Lymphatic mapping could not be impaired in the presence of breast carcinoma and coexisting small lymphocytic lymphoma

Sebastian Arana 1,A,B,D,E,F, Jorge Vasquez-Del-Aguila 1,✉,A,B,C,D,E,F,G, Martin Espinosa 1,A,B, Vicente Peg 1,B,F, Isabel T Rubio 1,A,B,D,E
PMCID: PMC3751334  PMID: 23977406

Abstract

Patient: Female, 66

Final Diagnosis: Infiltrating ductal carcinoma • small lymphocytic lymphoma

Symptoms: —

Medication: —

Clinical Procedure: Sentinel Lymph Node Biopsy • lumpectomy • axillary lymph node dissection

Specialty: Breast cancer surgery

Objective:

Rare presentation of two concomitant malingancies

Background:

Lymphatic mapping of axillary breast cancer metastases in the presence of concomitant lymphoproliferative disease is still a controversial topic. Previous reports have postulated that tumor collision in the lymph nodes could lead to false-negative results of sentinel lymph node biopsy, leading to erroneous staging.

Case Report:

We present the case of a 66-year-old woman with infiltrating ductal breast carcinoma and small lymphocytic lymphoma in whom we performed a lumpectomy and sentinel lymph node biopsy with Technetium-99 and 1% methylene blue, followed by axillary lymph node dissection regardless of the intraoperative status, which was negative. Final pathology confirmed the absence of lymph node metastases.

Conclusions:

Previously published cases reported correct assessment of SLNB in patients with concomitant small lymphocytic lymphoma and breast carcinoma. We postulate a possible pathological explanation for this: lymphoid cell clusters with pseudofollicles or proliferative centers of small lymphocytic lymphoma are localized outside the nodal sinuses of the lymph node, maintaining its capability of draining, and thus, the feasibility of SLNB in these patients, as in the presented case.

Keywords: breast cancer, lymphoid malignancies, Sentinel Lymph Node Biopsy (SLNB)

Background

Lymphatic mapping with sentinel lymph node biopsy (SLNB) is a crucial step in the management of early stage breast carcinoma. It was designed to minimize the adverse effects of lymph-node surgery, but still offers outcomes equivalent to axillary lymph-node dissection (ALND) in terms of staging patients [1].

Whether SLNB is safe in patients with axillary lymph-node diseases such as lymphoma and synchronous breast carcinoma is still controversial.
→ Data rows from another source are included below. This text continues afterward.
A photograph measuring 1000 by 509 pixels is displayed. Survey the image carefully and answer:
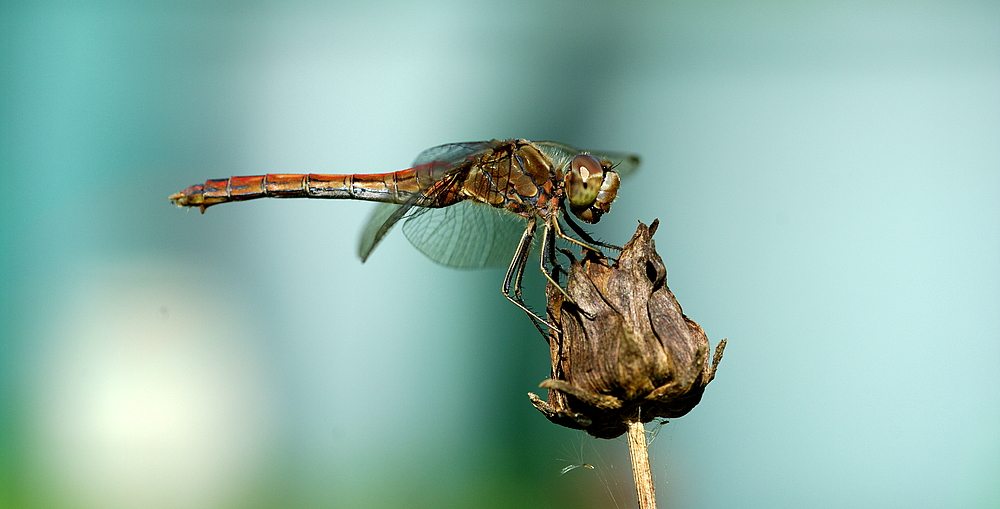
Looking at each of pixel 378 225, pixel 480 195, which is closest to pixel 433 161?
pixel 480 195

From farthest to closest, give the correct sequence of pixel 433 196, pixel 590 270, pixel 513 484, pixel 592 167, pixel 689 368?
pixel 513 484 < pixel 433 196 < pixel 592 167 < pixel 590 270 < pixel 689 368

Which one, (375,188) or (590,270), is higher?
(375,188)

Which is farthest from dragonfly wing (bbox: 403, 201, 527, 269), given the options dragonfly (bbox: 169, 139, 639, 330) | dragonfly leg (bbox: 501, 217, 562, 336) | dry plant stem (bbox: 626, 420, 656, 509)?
dry plant stem (bbox: 626, 420, 656, 509)

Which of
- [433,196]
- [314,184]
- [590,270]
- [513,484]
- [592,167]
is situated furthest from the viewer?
[513,484]

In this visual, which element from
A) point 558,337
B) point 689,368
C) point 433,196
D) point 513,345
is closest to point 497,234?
point 433,196

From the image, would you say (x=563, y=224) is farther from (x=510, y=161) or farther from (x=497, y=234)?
(x=497, y=234)

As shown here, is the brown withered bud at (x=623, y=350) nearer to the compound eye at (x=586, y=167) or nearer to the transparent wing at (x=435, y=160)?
the compound eye at (x=586, y=167)

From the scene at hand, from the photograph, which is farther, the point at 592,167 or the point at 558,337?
the point at 592,167
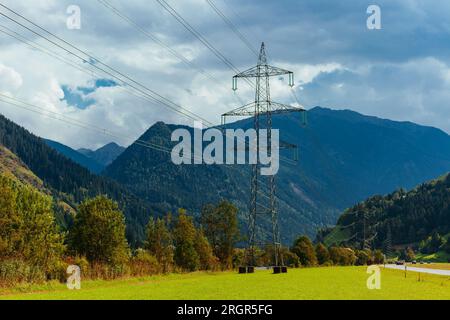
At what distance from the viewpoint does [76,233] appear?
7406 cm

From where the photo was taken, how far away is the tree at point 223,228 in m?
118

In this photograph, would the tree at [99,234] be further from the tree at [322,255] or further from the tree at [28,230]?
the tree at [322,255]

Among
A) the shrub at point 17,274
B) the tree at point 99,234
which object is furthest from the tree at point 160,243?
the shrub at point 17,274

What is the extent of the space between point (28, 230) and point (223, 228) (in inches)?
2232

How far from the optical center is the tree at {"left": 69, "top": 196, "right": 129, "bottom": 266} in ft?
241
Previously published literature has postulated that tumor collision in the lymph nodes, which occurs when 2 different neoplasms involve the same organ, could lead to increased false-negative results of the SLN and to erroneous staging.

Tumor collision could occur in different settings: when 2 different carcinomas metastasize to the same lymph node, when tumor-to-tumor metastases occur, or when a carcinoma metastasizes to a lymph node that contains a lymphoproliferative disease [2].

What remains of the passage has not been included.